You are right that I haven't been rigorous - it's easy to benchmark tokens/second but quality of output is more difficult to nail down. I couldn't find any decent comparisons for Unsloth either. So I just tried a few of their models out, looking for something that was 'good enough' i.e. does all I need: coding, summarizing documents, troubleshooting anything and everything. I would like to see head to head comparisons too - maybe I will invest in more RAM at some stage but so far I have no need for it. I ran some comparisons between the smaller and larger versions of the Unsloth models and interestingly (for me anyway) didn't notice a huge amount of difference in quality between them. But, the smaller models didn't run significantly faster so I settled for the biggest model I could fit in RAM with a decent context. For more complex coding I use Deepseek R1 (again the Unsloth) but since it's a reasoning model it isn't real-time so no use as my daily driver.
Thanks for using our quants and appreciate it :) - We're still doing internal benchmarks since they're very slow to do - but they definitely pass our internal benchmarks :)

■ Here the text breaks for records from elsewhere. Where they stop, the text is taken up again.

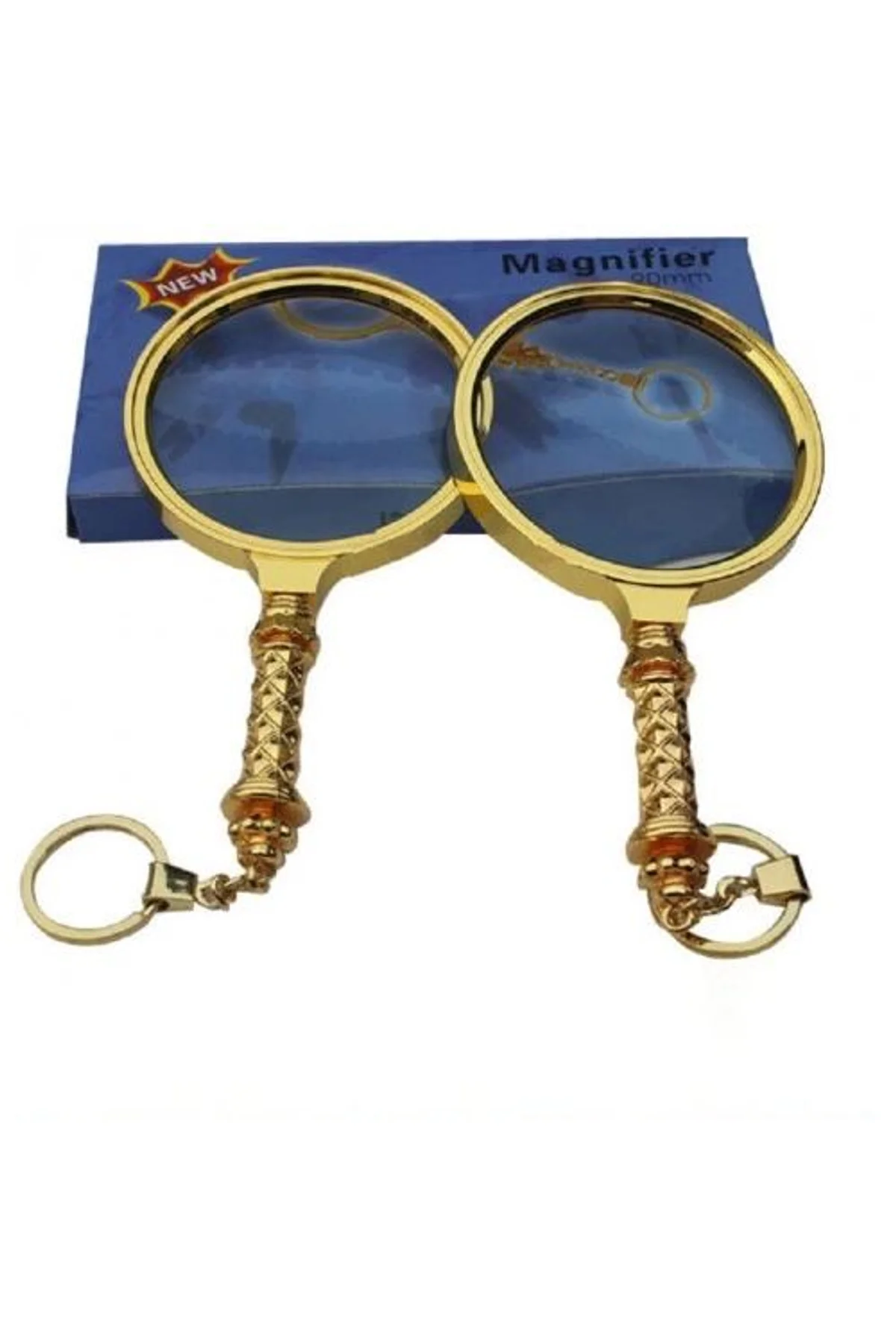 5x90mm Tüm Metal Altın Renkli, Hediye Büyüteç,optik Lensler Ile Çinko Alaşım Metal Çerçeve - Just Cheap Store Görsel 2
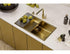 Alveus Monarch Quadrix 60 Gold, flush/slim/undermount sink - Olif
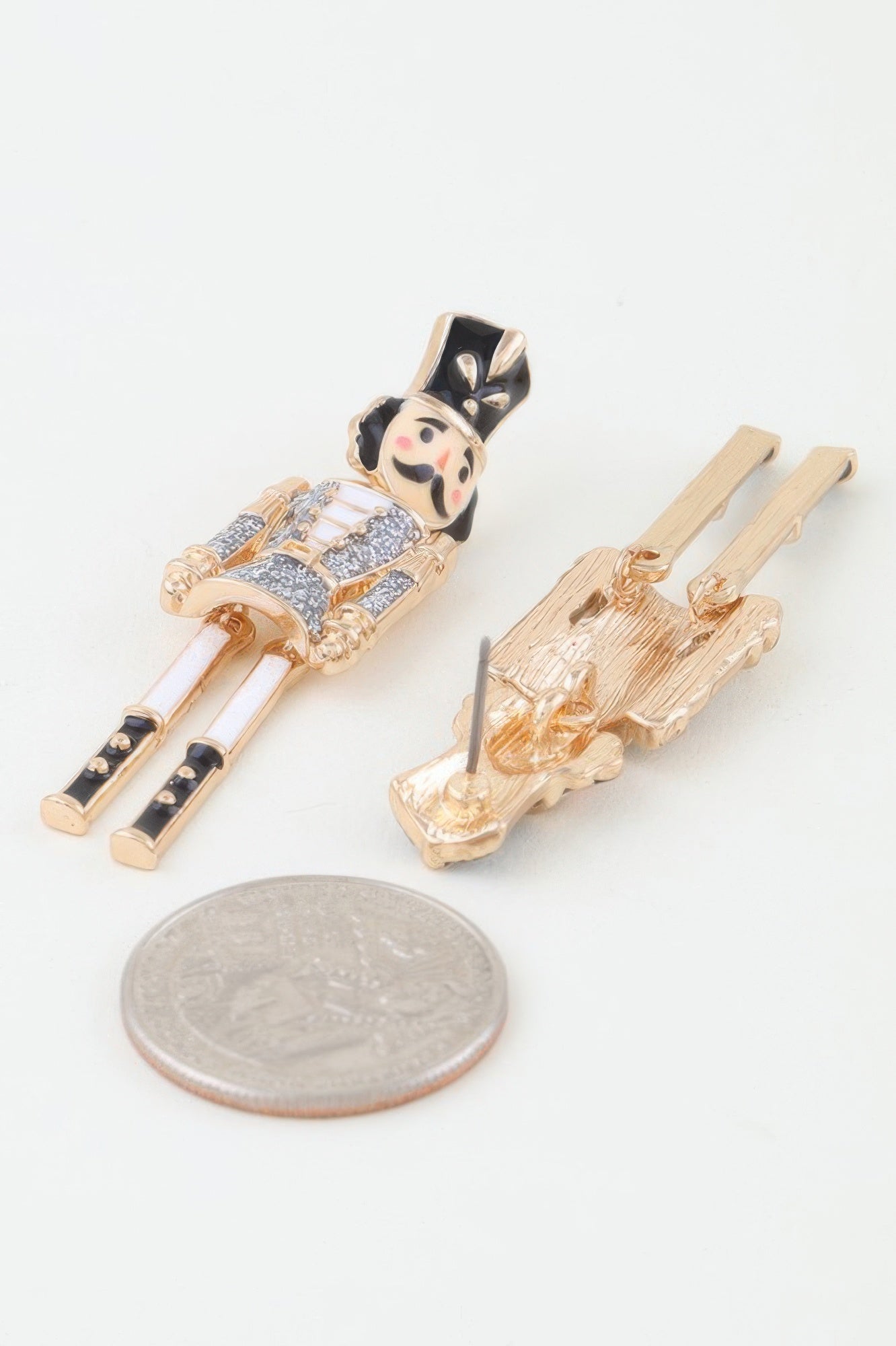 RADIO CITY Glitter Nutcracker Drop Earrings: BYMANYC ® New York 6th avenue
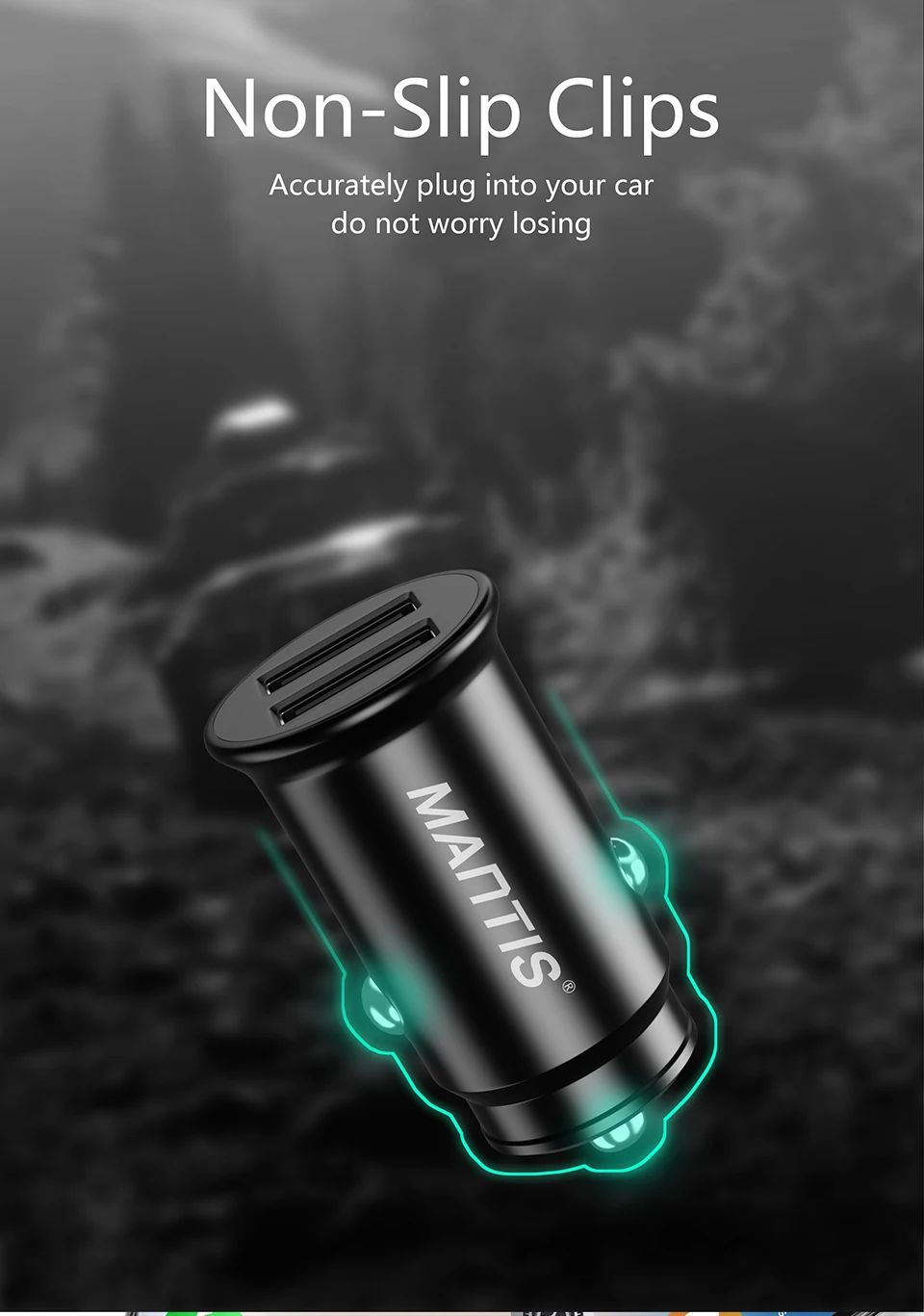 MANTIS 4.8A Мини Автомобильное зарядное устройство Быстрая зарядка двойной USB Автомобильное зарядное устройство для iphone samsung S8 S9 S10 адаптер планшета для мобильного телефона в автомобиле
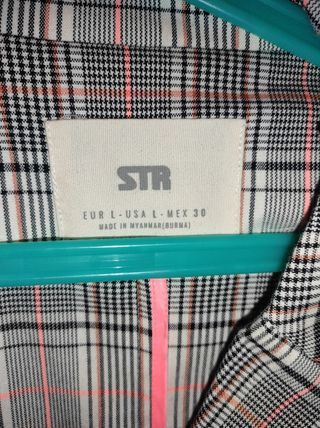 Americana cuadros oversize Stradivarius Talla L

Thank you for making the dynamic quantisations! My setup wouldn't be possible without them and for my personal use, they do exactly what I need and are indeed excellent.
How do you find the quality of the output compares to that of, say, o3 or Sonnet 4?
To be honest I haven't used o3 or Sonnet as the code I work with is my own proprietary code which I like to keep private, which is one reason for the local setup. For troubleshooting day to day things I have found it at least as good as than the free in-browser version of ChatGPT (not sure which model it uses).